Their 100-92 victory over the Cleveland Cavaliers came just in time.

"We needed that bad," Wolves guard Luke Ridnour said. "It has been a long month for us."

And then some.

The Wolves won for just the third time in 18 games and now are 4-16 since Love was lost for 10 weeks or more.

They did so against a young Cavaliers team that now has won three games fewer than them. But until Monday, the two teams were headed in opposite directions.

The Cavs had won seven of their previous 10 games and have second-year guard Kyrie Irving aimed toward participating in all three days of this weekend's All-Star Game festivities in Houston, including the big game on Sunday.

The Wolves, meanwhile, have suffered through six weeks that should prove once and for all that they are not a better team without Love.

On Monday, all that has been so glum for so long was gone, for one night at least.
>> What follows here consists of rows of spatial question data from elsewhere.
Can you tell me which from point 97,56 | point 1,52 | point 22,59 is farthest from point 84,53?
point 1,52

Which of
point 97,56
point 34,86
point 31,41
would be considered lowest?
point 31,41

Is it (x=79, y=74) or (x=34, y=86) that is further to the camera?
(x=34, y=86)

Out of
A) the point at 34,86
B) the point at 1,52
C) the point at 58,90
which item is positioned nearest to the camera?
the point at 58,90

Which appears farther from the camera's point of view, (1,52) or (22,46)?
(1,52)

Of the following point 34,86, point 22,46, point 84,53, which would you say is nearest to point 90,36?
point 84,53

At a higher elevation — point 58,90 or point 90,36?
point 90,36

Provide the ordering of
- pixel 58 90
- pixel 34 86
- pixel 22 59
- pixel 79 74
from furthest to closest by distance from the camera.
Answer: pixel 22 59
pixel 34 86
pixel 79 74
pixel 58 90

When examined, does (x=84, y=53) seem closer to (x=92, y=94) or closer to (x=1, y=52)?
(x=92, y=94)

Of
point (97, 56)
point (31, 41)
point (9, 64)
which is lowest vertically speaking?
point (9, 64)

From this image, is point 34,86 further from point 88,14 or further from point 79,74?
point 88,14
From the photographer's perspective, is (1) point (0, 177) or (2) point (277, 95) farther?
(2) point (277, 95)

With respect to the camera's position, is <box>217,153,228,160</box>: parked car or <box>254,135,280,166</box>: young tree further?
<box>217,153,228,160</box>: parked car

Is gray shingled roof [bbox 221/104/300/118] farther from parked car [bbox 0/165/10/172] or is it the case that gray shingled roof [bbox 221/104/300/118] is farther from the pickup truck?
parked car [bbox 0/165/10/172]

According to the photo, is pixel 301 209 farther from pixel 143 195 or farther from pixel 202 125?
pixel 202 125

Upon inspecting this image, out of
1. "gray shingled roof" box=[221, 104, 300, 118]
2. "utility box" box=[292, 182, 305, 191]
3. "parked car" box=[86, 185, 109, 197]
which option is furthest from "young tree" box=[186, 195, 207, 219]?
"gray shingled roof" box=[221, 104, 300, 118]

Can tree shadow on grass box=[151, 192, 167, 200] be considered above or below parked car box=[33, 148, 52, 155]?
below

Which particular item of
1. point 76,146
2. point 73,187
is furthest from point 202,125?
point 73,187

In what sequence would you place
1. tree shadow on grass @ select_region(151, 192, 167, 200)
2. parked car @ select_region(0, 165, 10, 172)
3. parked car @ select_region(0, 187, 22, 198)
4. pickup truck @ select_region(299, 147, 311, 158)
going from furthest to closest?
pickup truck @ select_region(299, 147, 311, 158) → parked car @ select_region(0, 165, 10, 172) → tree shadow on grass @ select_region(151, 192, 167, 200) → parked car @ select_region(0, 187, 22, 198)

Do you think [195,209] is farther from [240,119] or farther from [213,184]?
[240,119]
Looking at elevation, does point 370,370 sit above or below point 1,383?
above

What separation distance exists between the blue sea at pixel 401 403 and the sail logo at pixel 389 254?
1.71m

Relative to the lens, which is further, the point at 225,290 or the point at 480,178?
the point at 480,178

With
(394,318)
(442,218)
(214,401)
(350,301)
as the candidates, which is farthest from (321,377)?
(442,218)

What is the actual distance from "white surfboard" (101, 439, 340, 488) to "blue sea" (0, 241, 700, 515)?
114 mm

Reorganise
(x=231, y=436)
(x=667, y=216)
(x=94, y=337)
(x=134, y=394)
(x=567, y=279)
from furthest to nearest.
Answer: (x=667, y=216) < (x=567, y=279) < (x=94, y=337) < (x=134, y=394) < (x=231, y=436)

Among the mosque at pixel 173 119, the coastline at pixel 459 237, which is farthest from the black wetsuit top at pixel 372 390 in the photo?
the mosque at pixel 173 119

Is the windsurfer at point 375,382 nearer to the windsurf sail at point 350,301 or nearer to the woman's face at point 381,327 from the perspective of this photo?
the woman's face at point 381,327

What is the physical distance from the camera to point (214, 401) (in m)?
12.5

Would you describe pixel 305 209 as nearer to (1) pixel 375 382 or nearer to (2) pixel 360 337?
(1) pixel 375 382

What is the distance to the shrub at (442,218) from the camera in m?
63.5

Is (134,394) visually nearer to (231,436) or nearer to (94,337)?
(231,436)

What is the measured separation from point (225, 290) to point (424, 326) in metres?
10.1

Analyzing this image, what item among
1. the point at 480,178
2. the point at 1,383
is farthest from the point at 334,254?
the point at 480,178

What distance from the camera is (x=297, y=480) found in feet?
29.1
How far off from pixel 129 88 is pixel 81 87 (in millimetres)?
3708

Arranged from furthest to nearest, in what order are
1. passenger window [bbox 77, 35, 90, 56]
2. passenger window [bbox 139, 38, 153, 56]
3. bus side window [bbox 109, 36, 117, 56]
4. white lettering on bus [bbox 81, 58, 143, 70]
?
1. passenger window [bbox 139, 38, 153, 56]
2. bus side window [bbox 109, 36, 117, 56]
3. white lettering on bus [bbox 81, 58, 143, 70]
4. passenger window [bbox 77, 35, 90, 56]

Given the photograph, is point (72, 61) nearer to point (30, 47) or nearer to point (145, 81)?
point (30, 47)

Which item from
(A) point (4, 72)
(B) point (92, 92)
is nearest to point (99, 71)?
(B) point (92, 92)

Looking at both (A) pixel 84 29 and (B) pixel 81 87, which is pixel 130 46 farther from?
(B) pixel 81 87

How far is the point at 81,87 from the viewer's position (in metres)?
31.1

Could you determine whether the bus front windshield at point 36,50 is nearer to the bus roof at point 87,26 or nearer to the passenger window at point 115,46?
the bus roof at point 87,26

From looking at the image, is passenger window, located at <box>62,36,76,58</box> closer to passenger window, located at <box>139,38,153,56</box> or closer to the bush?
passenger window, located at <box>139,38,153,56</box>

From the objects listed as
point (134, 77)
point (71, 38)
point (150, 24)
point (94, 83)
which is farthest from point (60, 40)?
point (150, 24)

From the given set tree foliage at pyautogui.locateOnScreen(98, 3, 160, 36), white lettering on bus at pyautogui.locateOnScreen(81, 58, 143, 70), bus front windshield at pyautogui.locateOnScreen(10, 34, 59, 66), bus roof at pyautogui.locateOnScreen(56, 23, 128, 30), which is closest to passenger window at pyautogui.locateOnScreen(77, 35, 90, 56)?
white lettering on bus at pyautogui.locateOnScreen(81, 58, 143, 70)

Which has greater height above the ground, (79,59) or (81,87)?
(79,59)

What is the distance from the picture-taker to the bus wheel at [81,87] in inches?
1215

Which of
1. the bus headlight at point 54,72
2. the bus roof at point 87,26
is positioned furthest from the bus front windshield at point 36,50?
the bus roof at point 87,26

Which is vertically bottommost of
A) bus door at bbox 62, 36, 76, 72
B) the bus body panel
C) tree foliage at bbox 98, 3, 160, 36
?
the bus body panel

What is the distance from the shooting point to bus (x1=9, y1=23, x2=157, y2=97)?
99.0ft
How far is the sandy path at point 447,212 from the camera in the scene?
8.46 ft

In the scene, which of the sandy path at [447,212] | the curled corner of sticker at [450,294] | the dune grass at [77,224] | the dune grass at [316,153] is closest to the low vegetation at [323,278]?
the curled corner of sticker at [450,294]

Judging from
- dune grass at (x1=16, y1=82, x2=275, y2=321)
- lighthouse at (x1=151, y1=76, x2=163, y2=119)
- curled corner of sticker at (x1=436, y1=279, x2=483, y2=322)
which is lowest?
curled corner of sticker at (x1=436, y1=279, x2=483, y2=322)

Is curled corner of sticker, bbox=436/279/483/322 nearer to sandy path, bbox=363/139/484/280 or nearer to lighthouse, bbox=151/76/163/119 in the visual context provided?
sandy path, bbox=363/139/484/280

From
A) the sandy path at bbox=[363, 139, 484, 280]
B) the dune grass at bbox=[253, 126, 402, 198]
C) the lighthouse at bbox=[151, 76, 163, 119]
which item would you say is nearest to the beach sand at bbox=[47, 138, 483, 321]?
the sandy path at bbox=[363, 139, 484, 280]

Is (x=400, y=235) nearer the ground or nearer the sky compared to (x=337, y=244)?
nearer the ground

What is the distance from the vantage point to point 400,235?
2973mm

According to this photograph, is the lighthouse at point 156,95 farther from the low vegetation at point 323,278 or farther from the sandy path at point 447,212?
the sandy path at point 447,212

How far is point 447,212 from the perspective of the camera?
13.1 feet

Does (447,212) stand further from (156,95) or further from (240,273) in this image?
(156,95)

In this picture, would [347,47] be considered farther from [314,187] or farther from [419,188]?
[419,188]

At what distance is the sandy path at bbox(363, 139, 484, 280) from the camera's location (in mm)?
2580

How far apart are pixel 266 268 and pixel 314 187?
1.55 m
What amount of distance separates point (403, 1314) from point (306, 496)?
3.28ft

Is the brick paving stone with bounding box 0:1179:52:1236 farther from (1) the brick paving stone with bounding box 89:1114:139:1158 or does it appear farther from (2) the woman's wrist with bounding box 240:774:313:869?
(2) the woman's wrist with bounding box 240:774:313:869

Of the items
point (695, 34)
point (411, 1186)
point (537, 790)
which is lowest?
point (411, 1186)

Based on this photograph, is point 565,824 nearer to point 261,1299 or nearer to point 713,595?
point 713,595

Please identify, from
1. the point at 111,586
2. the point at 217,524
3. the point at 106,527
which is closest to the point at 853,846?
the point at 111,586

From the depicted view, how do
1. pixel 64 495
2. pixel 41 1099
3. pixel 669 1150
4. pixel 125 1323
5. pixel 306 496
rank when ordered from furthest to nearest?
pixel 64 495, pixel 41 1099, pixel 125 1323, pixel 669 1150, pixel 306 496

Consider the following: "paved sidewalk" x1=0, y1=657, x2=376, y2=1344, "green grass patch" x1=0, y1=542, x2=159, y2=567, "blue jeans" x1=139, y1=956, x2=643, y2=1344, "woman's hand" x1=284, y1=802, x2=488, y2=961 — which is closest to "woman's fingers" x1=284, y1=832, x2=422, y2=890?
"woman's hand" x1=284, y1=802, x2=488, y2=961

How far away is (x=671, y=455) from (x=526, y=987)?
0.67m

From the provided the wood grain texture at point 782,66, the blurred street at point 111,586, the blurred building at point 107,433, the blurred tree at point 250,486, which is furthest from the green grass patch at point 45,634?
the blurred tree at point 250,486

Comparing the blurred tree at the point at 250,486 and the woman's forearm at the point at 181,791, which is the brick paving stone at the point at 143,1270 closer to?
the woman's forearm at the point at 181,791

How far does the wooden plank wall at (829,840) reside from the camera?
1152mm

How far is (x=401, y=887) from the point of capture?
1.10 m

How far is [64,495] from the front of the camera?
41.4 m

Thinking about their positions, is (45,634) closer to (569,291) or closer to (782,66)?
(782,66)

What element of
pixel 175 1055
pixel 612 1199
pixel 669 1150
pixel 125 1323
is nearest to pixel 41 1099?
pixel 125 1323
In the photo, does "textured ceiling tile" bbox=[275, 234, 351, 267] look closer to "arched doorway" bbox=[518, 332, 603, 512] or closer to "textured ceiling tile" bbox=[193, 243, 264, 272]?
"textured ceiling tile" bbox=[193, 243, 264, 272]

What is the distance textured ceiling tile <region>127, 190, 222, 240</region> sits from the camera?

"I think it does wear on them," Wolves coach Rick Adelman said. "They're human. You get out there and you bust your tails and you lose a close game in the last minute, and it starts to wear on you big-time."

Cavaliers coach Byron Scott had to answer whether this was his team's worst loss in a 16-36 season filled with them while the Wolves celebrated a fourth quarter where they stood firm and did not let another one get away. "I don't know if it was the worst loss of the year," Scott said. "But it wasn't pretty."

From the Wolves' perspective, Ridnour wrapped this one in a big, beautiful bow with a fourth quarter in which he scored 13 of his game-high 21 points.

Earlier Monday, Adelman had chatted with Ridnour, discussing ways in which they could get him more open shots against defenses geared to stop his shooting and Nikola Pekovic's inside play.

"They go after them because they know those are the two guys who can make shots consistently," Adelman said on a night when his team played without starters Love and Andrei Kirilenko.

The Wolves did that all the way around on Monday. All five starters scored in double figures for only the fourth time this season. They shot 8-for-14 on three-pointers.

"Games are a lot easier when you can make shots," Adelman said. "I found that out. We made threes. We made shots. We got the ball to Pekovic. We had a nice balance to the game."

Ridnour delivered with a 9-for-14 night that included one very clutch three-pointer in the game's final two minutes. The shot repelled the Cavaliers after they had turned a nine-point deficit with four minutes left into just three.

From there, Cleveland never got closer than six points against a Wolves team that had lost eight consecutive road games since beating the Nuggets on Jan. 3 in Denver.

"We're competitors," Ridnour said. "As much as you don't want to say it, it takes a toll on you. For us to keep fighting like we have and find a way to battle some of these games out. ... We've been in a lot of games, just haven't won them. This is a good one for us to finally win."